The skier had been wearing a transceiver, and so ski patrollers
were able to pinpoint the location of his body within six minutes, and then
recover the body another four minutes later. Patrollers administered cardio
pulmonary resuscitation and then a defibrillation device, but without success.
The slab avalanche broke a crown six to eight feet deep,
patrollers said. Up to 30 inches of snow had fallen on the mountain, with a
total depth of snow of 138 inches at mid-mountain.

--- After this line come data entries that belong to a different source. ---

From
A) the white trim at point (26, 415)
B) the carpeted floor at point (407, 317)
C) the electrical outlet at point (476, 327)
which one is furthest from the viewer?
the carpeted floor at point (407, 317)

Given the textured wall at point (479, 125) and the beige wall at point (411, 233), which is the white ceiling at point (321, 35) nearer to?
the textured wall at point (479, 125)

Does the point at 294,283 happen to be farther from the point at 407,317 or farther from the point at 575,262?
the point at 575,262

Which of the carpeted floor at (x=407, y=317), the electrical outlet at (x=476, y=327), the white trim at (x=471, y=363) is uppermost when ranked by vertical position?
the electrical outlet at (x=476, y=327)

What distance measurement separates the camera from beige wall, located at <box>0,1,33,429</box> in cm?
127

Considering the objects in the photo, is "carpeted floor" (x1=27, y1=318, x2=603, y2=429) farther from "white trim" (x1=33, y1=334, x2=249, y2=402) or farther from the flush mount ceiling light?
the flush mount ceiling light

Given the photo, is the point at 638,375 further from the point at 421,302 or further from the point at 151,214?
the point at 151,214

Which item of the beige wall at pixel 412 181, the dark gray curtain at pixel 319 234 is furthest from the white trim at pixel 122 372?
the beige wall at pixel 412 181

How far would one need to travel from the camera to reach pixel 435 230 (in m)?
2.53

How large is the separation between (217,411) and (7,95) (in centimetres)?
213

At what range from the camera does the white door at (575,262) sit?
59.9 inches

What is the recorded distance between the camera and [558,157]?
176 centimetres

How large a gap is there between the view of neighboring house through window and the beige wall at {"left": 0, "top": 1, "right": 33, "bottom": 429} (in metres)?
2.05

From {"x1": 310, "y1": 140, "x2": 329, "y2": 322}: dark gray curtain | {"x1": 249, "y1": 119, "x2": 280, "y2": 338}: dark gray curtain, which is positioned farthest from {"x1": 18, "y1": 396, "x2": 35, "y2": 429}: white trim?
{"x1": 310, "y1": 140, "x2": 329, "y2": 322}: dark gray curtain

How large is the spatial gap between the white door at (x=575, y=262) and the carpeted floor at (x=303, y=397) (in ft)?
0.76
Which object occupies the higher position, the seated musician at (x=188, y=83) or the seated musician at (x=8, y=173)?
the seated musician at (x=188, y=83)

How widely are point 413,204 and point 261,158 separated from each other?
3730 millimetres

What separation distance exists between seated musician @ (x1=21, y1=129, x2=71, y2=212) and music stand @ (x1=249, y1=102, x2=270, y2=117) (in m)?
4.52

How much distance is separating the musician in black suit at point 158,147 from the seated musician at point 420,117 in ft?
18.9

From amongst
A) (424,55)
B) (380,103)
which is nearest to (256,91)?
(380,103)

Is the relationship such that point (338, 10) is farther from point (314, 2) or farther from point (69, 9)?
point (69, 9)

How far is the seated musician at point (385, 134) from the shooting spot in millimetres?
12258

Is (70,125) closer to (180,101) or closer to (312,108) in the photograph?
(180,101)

On the same day, at about the same time, two snowmobilers were
killed by an avalanche in the Rabbit Ears Range west of Grand Lake, Colo. One
snowmobiler who was with them was partially buried and was able to dig himself
out. When rescue personnel arrived, cardio-pulmonary resuscitation was being
performed on one of the victims.
It took rescuers an hour and 45
minutes to find and dig out the second snowmobiler. Both victims, one aged 38
and the other 19, were declared dead at the scene.
“We hate it when this kind of thing
happens,” search leader Mark Foley told the
Sky-Hi Daily News
, “but they were in a bad place at a bad time, and they
had no beacons (transceivers) on. If they had beacons on, it’s possible they
could have been saved.”
Aspen whispering about Madoff
ASPEN, Colo. — There are hushed talks in Aspen about
local victims of Bernard Madoff’s alleged Ponzi scheme. At least two residents
are said to be selling their homes because of losses suffered in the scam.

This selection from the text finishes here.